Alan Wake 2, Portal RTX, les modes Remix : même famille. RDNA 4 a rattrapé le RT d’effets. Le path tracing lourd reste plus propre sur Tensor plus DLSS 4. Une 9070 XT (généralement constaté autour de ~730–770 €) n’échoue pas : elle joue un autre jeu visuel.
Le photo mode ment. Une pose figée Overdrive n’est pas le gameplay à 45 i/s rendus plus FG. Vous jugez en marchant, volant à la main, pas sur une miniature. Le dossier Cyberpunk Overdrive montre le cas le plus lisible. Alan Wake 2 le raconte autrement : moins de néons, autant de rebondissements.
Qui a besoin du path tracing
Un écran 1440p, une 5070, un solo : Overdrive plus DLSS 4 Quality plus 2×, si la souris reste vivable. Un 4K : 5080 minimum, 5090 si vous refusez de ruser. Une 5060 8 Go : le photo mode, pas le gameplay.
CPU : en 4K path tracing, le GPU sature avant le processeur. Un 7600X / 9600X suffit derrière une 5070. Alimentation : 650 W gold pour la 5070, 850 W ATX 3.1 pour la 5080, câble 12V-2×6 jusqu’au clic. Voir TDP et alimentation.
Vous n’achetez pas une 5080 « pour le RT » si vous coupez Overdrive au bout d’une heure. Vous l’achetez si Night City et les ruelles mouillées sont le sujet. Le hub technologie GPU relie éclairage, VRAM et upscalers. Le RT d’effets, vous l’allumez. Le path tracing, vous le réservez à la carte et à l’écran qui le portent. Une démo de 20 secondes en photo mode ne paie pas 360 W ni une fourchette généralement constatée autour de ~1 200–1 350 €.
Questions fréquentes
Overdrive, c’est du ray tracing ou du path tracing ?

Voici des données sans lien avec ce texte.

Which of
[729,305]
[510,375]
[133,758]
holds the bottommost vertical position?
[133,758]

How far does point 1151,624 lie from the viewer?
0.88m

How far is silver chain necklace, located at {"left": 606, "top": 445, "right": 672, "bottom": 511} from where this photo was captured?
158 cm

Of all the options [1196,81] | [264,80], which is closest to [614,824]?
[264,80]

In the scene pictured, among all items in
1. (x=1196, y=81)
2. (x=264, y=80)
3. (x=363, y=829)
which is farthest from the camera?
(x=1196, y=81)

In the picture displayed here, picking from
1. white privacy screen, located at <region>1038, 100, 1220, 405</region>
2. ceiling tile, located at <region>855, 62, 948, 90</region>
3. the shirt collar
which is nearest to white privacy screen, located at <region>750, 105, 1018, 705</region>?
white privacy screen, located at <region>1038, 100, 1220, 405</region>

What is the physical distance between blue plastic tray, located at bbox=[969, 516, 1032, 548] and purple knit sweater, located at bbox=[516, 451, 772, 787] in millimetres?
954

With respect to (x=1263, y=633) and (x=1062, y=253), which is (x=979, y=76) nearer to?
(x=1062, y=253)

C’est du path tracing. Les presets RT Ultra de Cyberpunk ne sont pas Overdrive : le second relance la lumière, le premier tape des effets. Vous les confondez, vous lisez « 70 FPS » sur une vidéo qui n’est pas Overdrive.
Une 9070 XT peut-elle lancer le path tracing ?

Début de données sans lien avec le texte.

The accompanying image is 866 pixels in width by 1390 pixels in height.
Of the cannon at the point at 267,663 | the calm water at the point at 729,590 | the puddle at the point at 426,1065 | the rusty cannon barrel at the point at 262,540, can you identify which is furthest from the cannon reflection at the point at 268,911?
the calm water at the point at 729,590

Certains titres l’ouvrent. Le 1440p reste limite, le 4K non. FSR 4 aide, mais le chemin propre reste 5080 plus DLSS 4. Une 9070 XT n’échoue pas : elle joue un autre jeu visuel.
Le path tracing se voit-il à 3 mètres du canapé ?
Les rebondissements de lumière, oui, dans une ruelle mouillée. Un coin de carte plat, non. Vous l’allumez pour les jeux qui en font un décor, pas par principe.